Second, it's not for nothin' that every politician on The Hill flees town in August when the district is a steaming cauldron of heat and humidity. Think Guatemala with monuments.

Third, every First Family needs to occasionally escape the confines of the White House, a place President Truman once called "the crown jewel of the American penal system." We forget that Obama, or any president for that matter, is also a husband and a father who needs time to reconnect with his wife and children.

The only thing I don't understand is why the President has embraced golf as a form of relaxation, a game more frustrating than dealing with a room full of gimlet-eyed Republicans.

Last but not least, President Obama has taken 61 vacation days after 31 months in office, according to CBS. At this point in their presidencies, George W. Bush had spent 180 days at his ranch where his staff often joined him for meetings. And Ronald Reagan had taken 112 vacation days at his ranch.

Obama has been criticized for vacationing in opulent surroundings, especially at a time of economic distress. Better he would be holed up in a Motel 6 on the Beltway, I guess.

But let's set the record straight. FDR, even during the Great Depression, vacationed at his colonial mansion in Hyde Park, N.Y., and used U.S. Navy ships for fishing expeditions.

Ike used to hang out at the Augusta National Country Club in Georgia, perhaps the most prestigious and expensive private club in the United States, playing golf while the Soviets aimed hundreds of nuclear missiles at us.

JFK relaxed at the family estate in Hyannis Port, Mass. Nixon had his western White House in San Clemente. LBJ owned a massive ranch in Texas as does George Bush. Reagan had his Santa Barbara ranch.

George H.W. Bush has his compound in Kennebunkport, Maine. Even Jimmy Carter retreated to his peanut farm in Georgia.

And each time they went on vacation, there was a crisis brewing somewhere.

Obama doesn't own an expensive vacation estate or a compound or even a condo. So he rents. Think of it as an economic stimulus package.

Having seen a number of presidents emerge from four to eight years in office stooped and gray, it is sheer folly to begrudge the leader of the free world a few days off.

Most Americans understood that in the past. Take the case of Herbert Hoover, as recounted by George E. Condon Jr. in the Atlantic.

Hoover sought the Navy's help to give him some respite during the depths of the Depression. Almost on the spur of the moment, the White House announced in March 1931 that "to secure a short rest" Hoover was going to Puerto Rico and the Virgin Islands.

His mode of transportation was to be the newly modernized battleship Arizona. Its trial run became a luxury cruise for the president.

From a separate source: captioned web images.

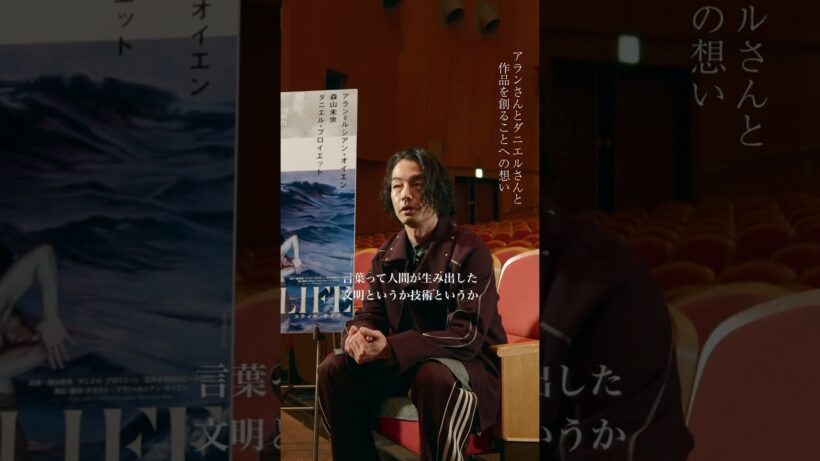 「STILL LIFE-スティル・ライフ-」森山未來 メッセージ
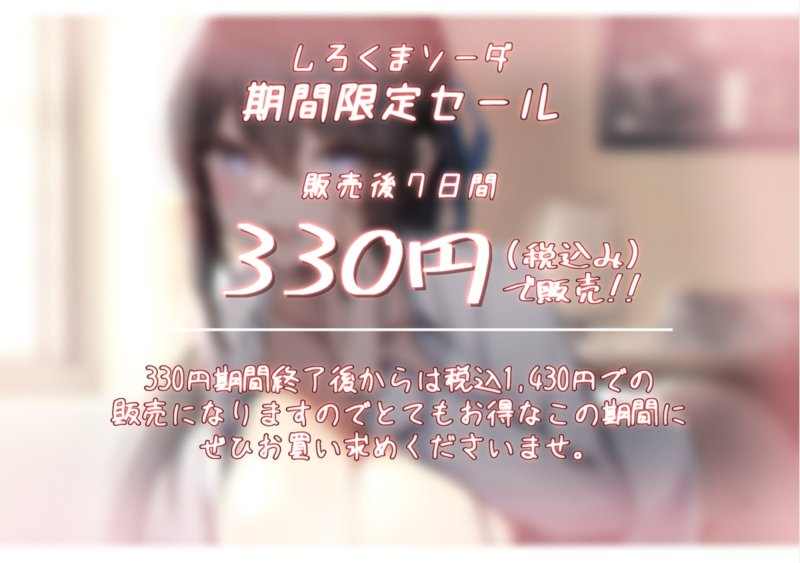 【JK彼女寝取られ】流されやすい清純巨乳彼女による性癖完全把握～NTR報告～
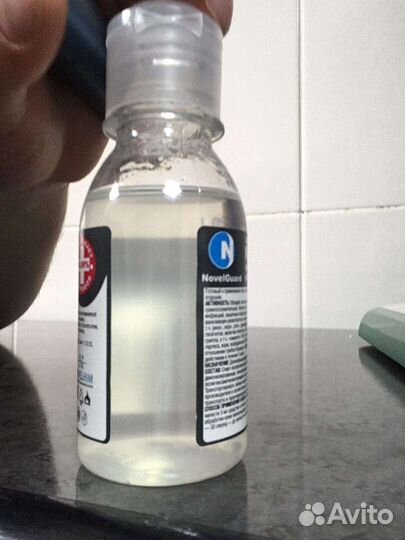 Антисептик для рук на спирту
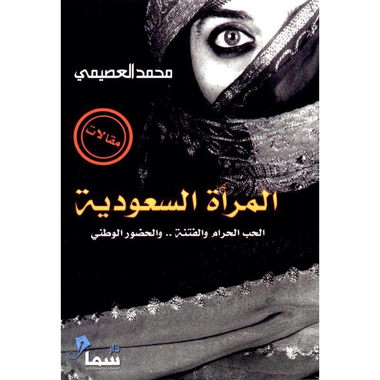 ‎المرأة السعودية الحب الحرام والفتنة والحضور الوطني‎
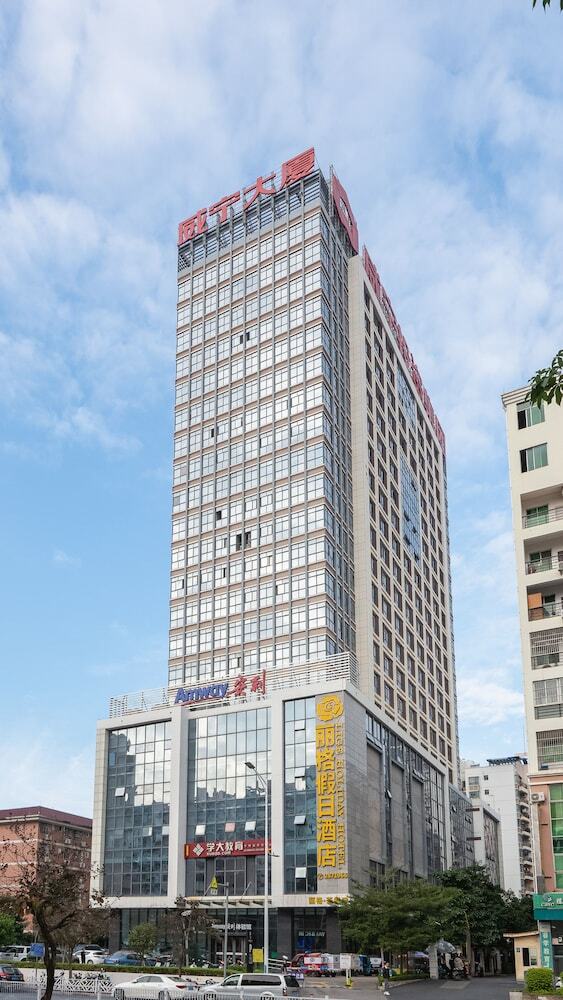 Floral Hotel Nanning Lige Holiday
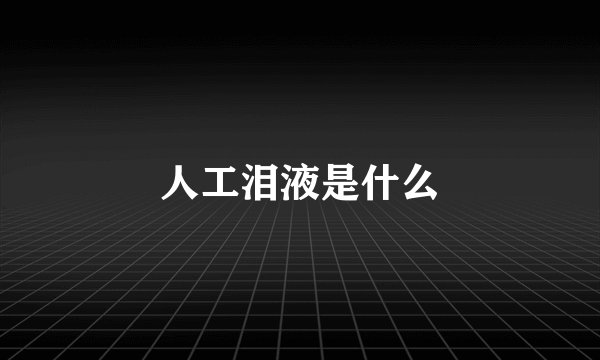 人工泪液是什么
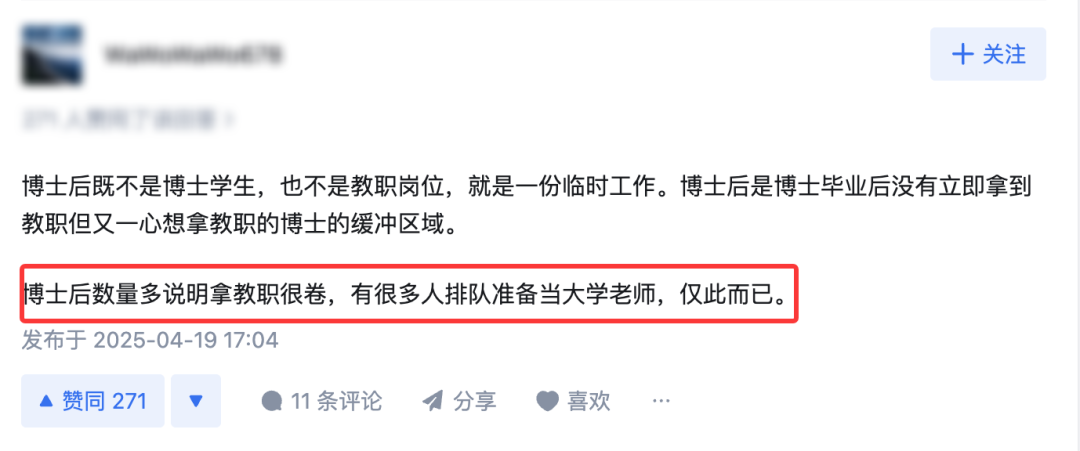 我国博士后已超40万人,这一数据说明了什么? 我国博士后已超40万人,这一数据说明了什么?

Somewhat defensively, the announcement noted "this will be the first vacation of the president since assuming office with the exception of a seven-day fishing trip to Florida something more than a year ago."

Time magazine described Hoover as "a very tired man" at the outset of the cruise. But after many "long naps," exercise on the deck with a medicine ball, and dinners (in formal wear) accompanied by an orchestra, Hoover was rejuvenated.

Time described him as "a new man physically ... his cheeks were a pinkish tan (and) lines around his eyes had been smoothed out."

They don't report stories like that any more.